Canicule marine
Le mot du directeur et biologiste marin, Jean Marc Groul.
Ce lundi 17 août 2026, l’eau du port de Port Camargue au Grau-du-Roi indique une température de 28°.

C’est une température élevée qui dure longtemps, plusieurs semaines, et le véritable souci réside précisément dans cette durée au-dessus des normales de saison, généralement entre 23 et 25° selon Mercator Ocean International. Cela ne s’arrête jamais.
Les conséquences et l’impact sur le milieu
Il ne faut pas confondre le réchauffement global de la Méditerranée, qui s’inscrit dans un temps plus long avec une hausse moyenne de +0,4 °C tous les 10 ans — avec les canicules marines.
Jean-Marc Groul
La température de la Méditerranée a augmenté de 1 °C en moyenne depuis 25 ans. Elle se réchauffe 20 % plus vite que les autres océans, à raison de 0,3 °C par décennie
Les vagues de chaleur marine sont des hausses extrêmes de la température de l’océan pendant une période prolongée. Ils peuvent se produire à différents endroits de l’océan, et leur ampleur et leur fréquence ont augmenté au cours des deux dernières décennies, avec des conséquences néfastes pour les écosystèmes, les industries marines et les activités humaines. Comme l’indique le rapport Copernicus sur l’état des océans
Ces dernières sont courtes et intenses, et viennent frapper de plein fouet les espèces fixées comme les éponges, les gorgones et les herbiers marins, car ils ne peuvent pas se mouvoir par rapport à d’autres espèces de poissons par exemple, qui vont chercher à aller plus profondeur pour aller chercher la fraîcheur. Les écosystèmes les plus touchés sont ceux qui se situent directement dans les 30-40 premiers mètres dans la colonne d’eau.
Le comportement des espèces
L’eau du Golfe du Lion et de la baie d’Aigues-Mortes est habituellement la plus froide de la Méditerranée.
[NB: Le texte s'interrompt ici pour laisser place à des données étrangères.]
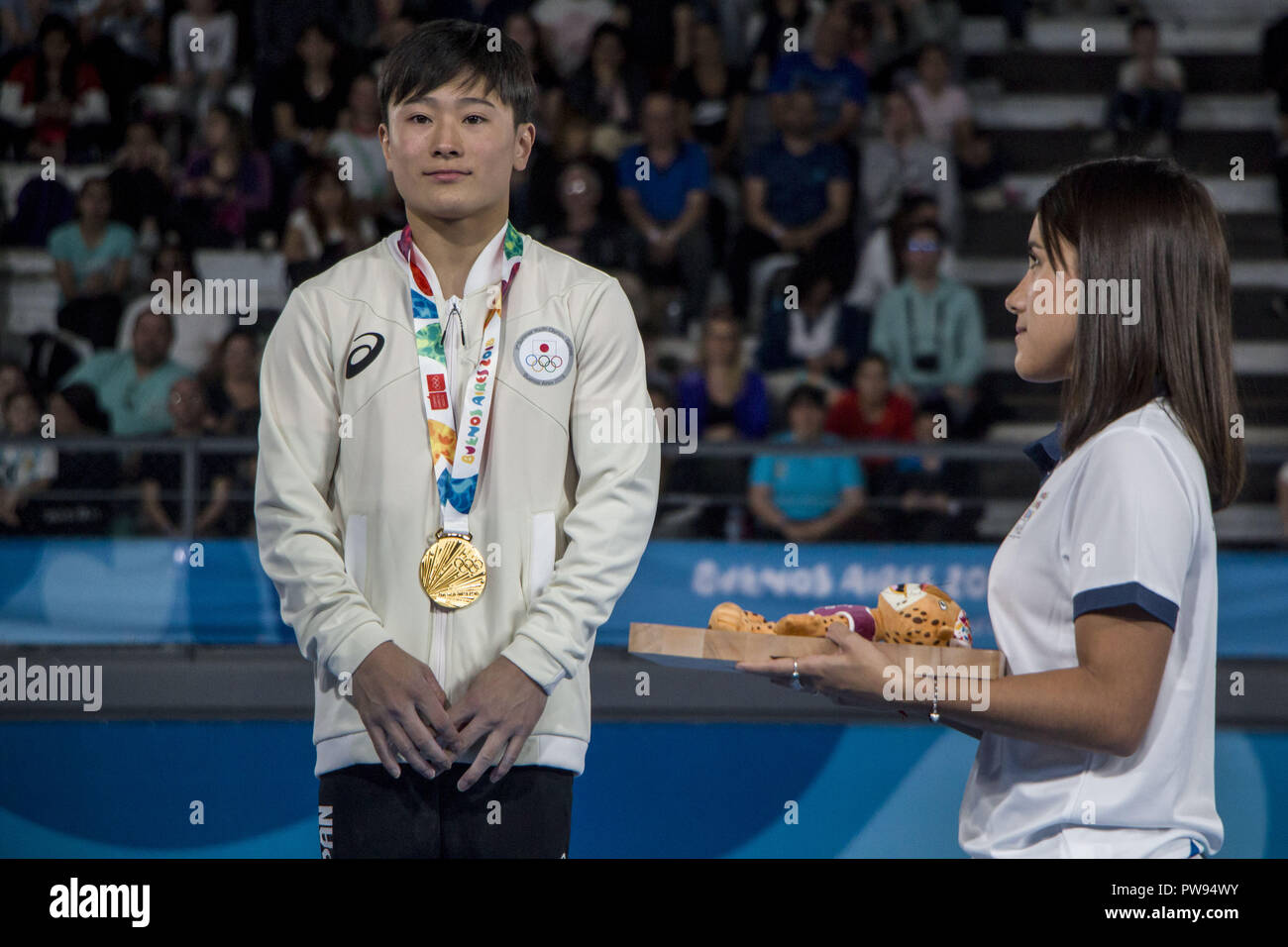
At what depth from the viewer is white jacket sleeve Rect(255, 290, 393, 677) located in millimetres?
2154

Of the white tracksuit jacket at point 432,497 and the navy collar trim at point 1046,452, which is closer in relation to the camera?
the navy collar trim at point 1046,452

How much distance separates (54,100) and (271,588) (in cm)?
459

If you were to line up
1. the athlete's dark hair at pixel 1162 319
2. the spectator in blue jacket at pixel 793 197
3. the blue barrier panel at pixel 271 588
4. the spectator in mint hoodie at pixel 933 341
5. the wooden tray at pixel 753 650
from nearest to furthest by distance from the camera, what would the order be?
the athlete's dark hair at pixel 1162 319
the wooden tray at pixel 753 650
the blue barrier panel at pixel 271 588
the spectator in mint hoodie at pixel 933 341
the spectator in blue jacket at pixel 793 197

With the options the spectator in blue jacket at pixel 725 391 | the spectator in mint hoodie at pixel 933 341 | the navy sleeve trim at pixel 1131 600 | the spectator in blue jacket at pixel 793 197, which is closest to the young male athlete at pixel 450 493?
the navy sleeve trim at pixel 1131 600

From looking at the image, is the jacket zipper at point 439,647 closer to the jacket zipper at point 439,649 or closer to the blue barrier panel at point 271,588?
the jacket zipper at point 439,649

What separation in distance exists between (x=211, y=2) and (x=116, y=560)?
471cm

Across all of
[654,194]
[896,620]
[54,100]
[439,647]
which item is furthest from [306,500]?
[54,100]

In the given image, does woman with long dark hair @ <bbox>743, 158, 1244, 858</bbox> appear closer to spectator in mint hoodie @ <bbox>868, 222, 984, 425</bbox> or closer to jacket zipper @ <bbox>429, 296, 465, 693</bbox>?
jacket zipper @ <bbox>429, 296, 465, 693</bbox>

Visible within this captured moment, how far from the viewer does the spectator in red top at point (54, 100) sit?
24.4 feet

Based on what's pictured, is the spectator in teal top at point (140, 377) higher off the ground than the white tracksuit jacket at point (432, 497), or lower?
higher

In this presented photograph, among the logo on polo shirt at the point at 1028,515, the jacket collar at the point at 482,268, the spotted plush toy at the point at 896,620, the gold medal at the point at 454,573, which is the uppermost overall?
the jacket collar at the point at 482,268

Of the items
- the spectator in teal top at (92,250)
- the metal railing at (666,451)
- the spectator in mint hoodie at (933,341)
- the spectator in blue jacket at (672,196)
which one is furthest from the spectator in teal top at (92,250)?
the spectator in mint hoodie at (933,341)

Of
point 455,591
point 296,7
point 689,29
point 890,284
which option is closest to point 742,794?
point 455,591

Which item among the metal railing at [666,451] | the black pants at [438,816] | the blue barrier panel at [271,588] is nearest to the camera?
the black pants at [438,816]
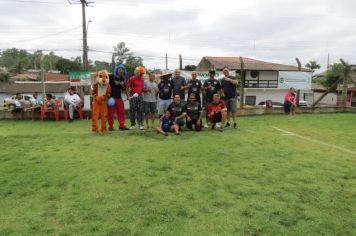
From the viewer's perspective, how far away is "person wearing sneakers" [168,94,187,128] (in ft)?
30.0

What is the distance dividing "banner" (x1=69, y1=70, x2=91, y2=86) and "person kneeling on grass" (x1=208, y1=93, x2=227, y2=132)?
729 cm

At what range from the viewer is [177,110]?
9219mm

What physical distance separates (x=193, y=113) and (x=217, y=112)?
67cm

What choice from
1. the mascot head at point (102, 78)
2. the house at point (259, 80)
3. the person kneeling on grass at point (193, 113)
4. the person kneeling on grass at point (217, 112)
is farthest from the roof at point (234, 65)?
the mascot head at point (102, 78)

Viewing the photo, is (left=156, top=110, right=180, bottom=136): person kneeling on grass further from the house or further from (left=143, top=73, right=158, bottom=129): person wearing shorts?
the house

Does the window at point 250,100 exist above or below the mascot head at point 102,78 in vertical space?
below

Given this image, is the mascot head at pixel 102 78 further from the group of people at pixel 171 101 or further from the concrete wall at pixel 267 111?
the concrete wall at pixel 267 111

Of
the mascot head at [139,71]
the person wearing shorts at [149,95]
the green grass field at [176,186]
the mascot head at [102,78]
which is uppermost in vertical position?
the mascot head at [139,71]

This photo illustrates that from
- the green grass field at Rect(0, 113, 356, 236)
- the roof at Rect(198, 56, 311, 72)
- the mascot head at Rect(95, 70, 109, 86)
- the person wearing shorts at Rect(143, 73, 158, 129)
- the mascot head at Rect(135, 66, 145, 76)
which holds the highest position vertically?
the roof at Rect(198, 56, 311, 72)

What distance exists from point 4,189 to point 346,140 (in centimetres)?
736

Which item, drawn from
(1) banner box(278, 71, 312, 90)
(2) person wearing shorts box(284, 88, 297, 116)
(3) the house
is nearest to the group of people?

Les espèces de poissons viennent donc s’y réfugier et s’y reproduire. En parallèle, certaines espèces exotiques, arrivées notamment par le canal de Suez, commencent à remplacer les espèces locales. Tout cela reste difficile à suivre : du plancton jusqu’aux poissons, l’ensemble des espèces doit faire l’objet d’une observation attentive.
Les espèces incapables de se déplacer sont quant à elles condamnées à s’adapter ou à disparaître. Elles dépendent directement de la lumière et de la photosynthèse ; si l’eau reste trop chaude trop longtemps, comme ce fut le cas en 2002, ces gorgones et ces forêts sous-marines se retrouvent détruites, avec l’ensemble de l’écosystème très impacté.



Le rôle du vent
Seul le vent pourrait mettre fin à cette canicule marine : un coup de vent du nord ou d’ouest permettrait de mélanger les eaux du large et de la surface. Malheureusement, ce n’est pas le cas depuis de nombreuses semaines. Le système est bloqué, ce qui provoque ce réchauffement intense.
Des sorties nature sont d’ailleurs organisées pour sensibiliser le public à ce phénomène.
Les suivi scientifiques sur le terrain
Les plongeurs du Seaquarium sont sur le terrain pour répertorier ce qui se trouve au fond de l’eau, mais aussi suivre l’état des herbiers de zostère (plante marine) au grau-du-roi, les déplacements des populations de requins peaux bleues dans le Golfe du Lion et la baie d’Aigues Mortes, d’oiseaux, du plancton ou encore les espèces et écosystèmes vivants dans la laisse de mer. Ces données et ces références, sont aussi ceux des témoignages des pêcheurs, qui eux vivent de la mer, sont à sa surface et en dépendent. Des données sont également recueillies par les plongeurs bénévoles du Seaquarium Institut Marin, lors de sorties plongées en sciences participatives, qui permettront d’avoir plus de recul d’ici 3 ans et sur le long terme.

Sensibilisation et prise de conscience
L’eau se réchauffe, mais ce n’est pas une bonne nouvelle ! La plupart des personnes aiment les eaux chaudes, ce qui rend le message d’alerte très difficile à faire passer.

En savoir plus sur les sorties nature de l’été
Pourtant, la biodiversité englobe aussi les pins, les garrigues, les forêts et les rivières : tout est directement lié à l’océan. C’est cette biodiversité marine qui apporte la pluie, la fraîcheur estivale et qui nourrit toute la culture méditerranéenne environnante. Avec ces canicules directement liées au changement climatique, c’est toute cette culture et cet équilibre que l’on oublie et qui se retrouvent mis à mal.